Caricatura de 1883 que muestra a Bazalgette como la serpiente de las alcantarillas. |
Las obras de Bazalgette, aunque de naturaleza subterránea, también cambiaron la cara de la superficie de Londres. Terraplenes con áreas verdes se construyeron a lo largo del Támesis para ubicar cañerías bajo ellas, superficies que se han convertido en postal usual de la ciudad hasta el día de hoy.

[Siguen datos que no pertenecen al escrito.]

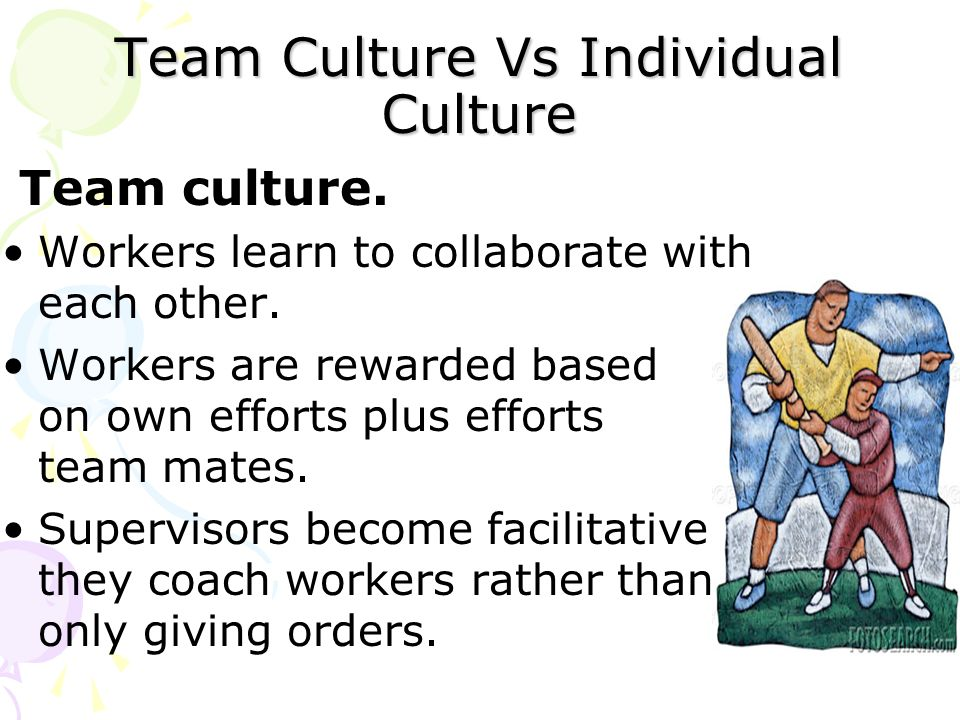Team Culture Vs Individual Culture Team culture. Workers learn to collaborate with each other. Workers are rewarded based on own efforts plus efforts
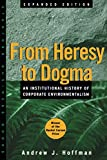 Hoffman, Andrew J.: From Heresy to Dogma: An Institutional History of Corporate Environmentalism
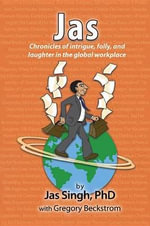 Jas : Chronicles of Intrigue, Folly, and Laughter in the Global Workplace - Jas Singh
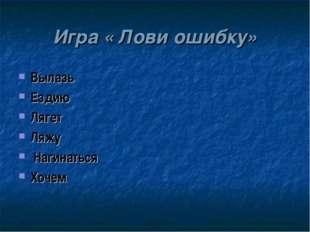 Игра « Лови ошибку» Вылазь Ездию Лягет Ляжу Нагинаться Хочем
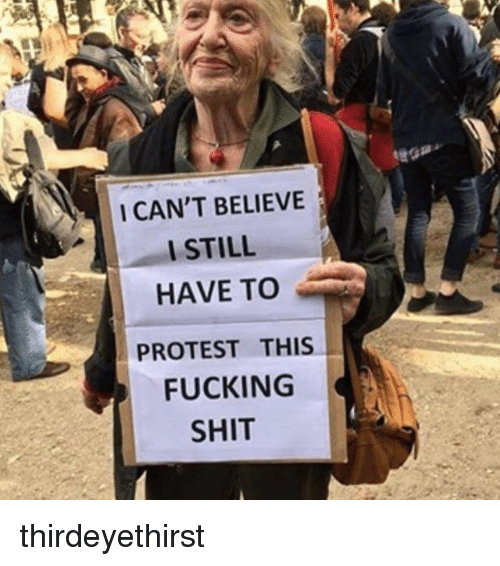 Fucking, Memes, and Protest: I CAN'T BELIEVE  I STILL  HAVE TO  PROTEST THIS  FUCKING  SHIT thirdeyethirst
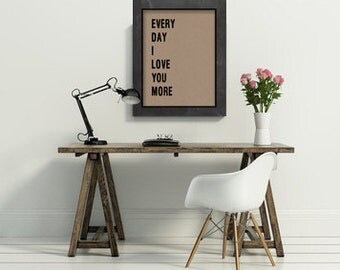 8x10 everyday I love you more typographic art print quote poster inspirational kraft paper typography home decor motivational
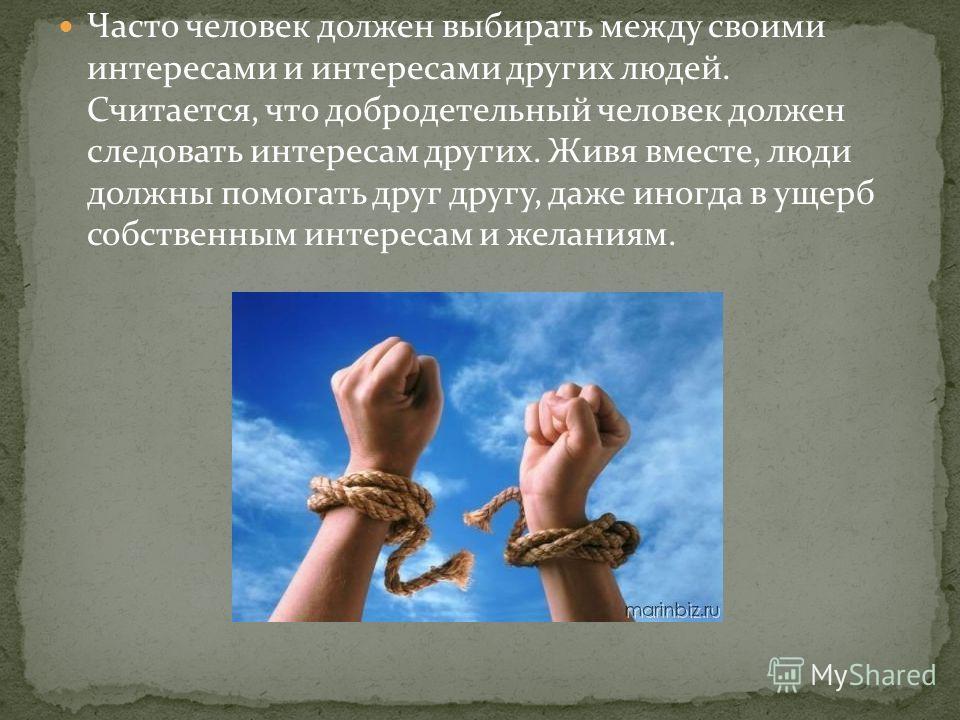Часто человек должен выбирать между своими интересами и интересами других людей. Считается, что добродетельный человек должен следовать интересам других. Живя вместе, люди должны помогать друг другу, даже иногда в ущерб собственным интересам и желани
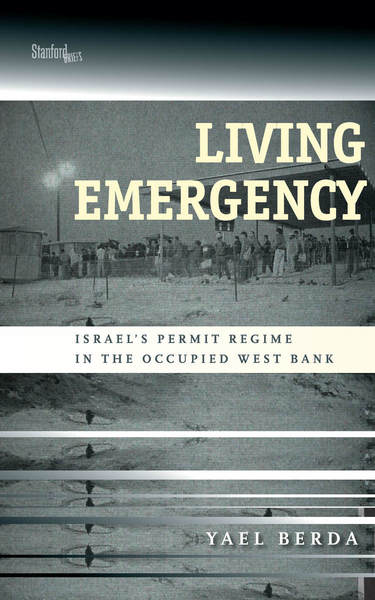 Cover of Living Emergency by Yael Berda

Durante años Londres vivió semi paralizada por las obras del gran proyecto. Se dice, incluso, que es en este momento de la historia donde comenzaron a ocurrir los primeros grandes “tacos” en la metrópolis inglesa, y que habría sido Bazalgette quien utilizó el término en inglés (traffic jam) por primera vez.
Las obras demoraron 18 años en completarse y el costo total duplicó el presupuesto inicial, pero Bazalgette lo logró: el Támesis y Londres se fueron liberando de la peste gradualmente.
Digamos que, desde el punto de vista actual, no parece una gran solución ya que simplemente se alejó/canalizó el problema y no se trató, pero tampoco le vamos a pedir peras al olmo: el tratamiento de aguas servidas de grandes ciudad surge en la historia recién a finales del siglo XIX (y hoy es la norma).
¿Y qué paso con el terrorífico cólera? Aunque la idea inicial de alejar el olor para alejar la enfermedad era errada, tuvo de todas maneras el efecto deseado: las anteriores cañerías y pozos negros que filtraban su contenido a los pozos de agua potable fueron reemplazadas por los túneles de ladrillos de alta factura de Bazalgette. La enfermedad fue desterrada para siempre de la ciudad, así salvando la vida de potencialmente varios miles de ciudadanos.
Por cierto: la teoría miasmática ya había perdido su aceptación cuando las obras habían terminado, por lo que la razón detrás del fin del cólera quedó al menos aclarada.
Por su labor, se le otorgó al ingeniero el título de Sir en 1875 y se le mantuvo como ingeniero jefe de la Junta Metropolitana de Obras hasta 1889, cuando fue desmantelada. Bazalgette falleció en 1891.
Hasta el día de hoy su obra persiste bajo Londres. Se han hecho algunas ampliaciones y sus estaciones de bombeo han sido reemplazadas, pero los millones de ladrillos aprobados personalmente por Bazalgette hace 150 años aún mantienen el flujo de casi 9 millones de ingleses. Ellos van cada día al WC, ajenos, seguramente, de la intensa labor del hombre que salvó a Londres de sus propios desechos, haciendo una revolución en ingeniería civil y salud pública por partes iguales.